[RECORDS TO PROCESS]:
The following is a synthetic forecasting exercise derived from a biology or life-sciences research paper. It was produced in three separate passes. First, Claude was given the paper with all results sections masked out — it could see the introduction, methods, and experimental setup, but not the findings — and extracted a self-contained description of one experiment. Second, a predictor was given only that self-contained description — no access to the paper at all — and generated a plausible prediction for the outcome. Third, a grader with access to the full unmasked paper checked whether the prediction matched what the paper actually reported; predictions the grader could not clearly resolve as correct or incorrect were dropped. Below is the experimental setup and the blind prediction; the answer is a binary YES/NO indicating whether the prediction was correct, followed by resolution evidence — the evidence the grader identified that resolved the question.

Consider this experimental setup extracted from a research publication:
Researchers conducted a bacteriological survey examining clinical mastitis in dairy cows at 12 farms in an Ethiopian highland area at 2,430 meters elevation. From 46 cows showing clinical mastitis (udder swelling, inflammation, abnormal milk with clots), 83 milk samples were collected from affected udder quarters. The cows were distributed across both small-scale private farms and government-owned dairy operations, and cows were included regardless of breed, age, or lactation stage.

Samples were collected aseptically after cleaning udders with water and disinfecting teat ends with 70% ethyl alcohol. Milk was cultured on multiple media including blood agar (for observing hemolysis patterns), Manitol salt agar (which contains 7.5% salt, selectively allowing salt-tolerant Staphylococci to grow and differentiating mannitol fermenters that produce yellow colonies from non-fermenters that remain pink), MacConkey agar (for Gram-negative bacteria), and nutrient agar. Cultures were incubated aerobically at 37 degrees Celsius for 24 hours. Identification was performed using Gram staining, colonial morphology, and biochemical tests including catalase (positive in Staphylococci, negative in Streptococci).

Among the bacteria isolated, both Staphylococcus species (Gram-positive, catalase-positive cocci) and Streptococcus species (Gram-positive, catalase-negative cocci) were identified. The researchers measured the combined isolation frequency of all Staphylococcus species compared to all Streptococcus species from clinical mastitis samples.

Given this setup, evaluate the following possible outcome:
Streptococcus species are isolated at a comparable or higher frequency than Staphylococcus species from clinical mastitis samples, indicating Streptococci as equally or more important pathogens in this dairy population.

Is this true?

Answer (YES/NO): NO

[EXERCISE PROMPT]: Copy exactly. Include the line containing "Given this setup, evaluate" and every later line through the end of the listing, and nothing else.

[ANSWER AREA]:
Given this setup, evaluate the following possible outcome:
Streptococcus species are isolated at a comparable or higher frequency than Staphylococcus species from clinical mastitis samples, indicating Streptococci as equally or more important pathogens in this dairy population.

Is this true?

Answer (YES/NO): NO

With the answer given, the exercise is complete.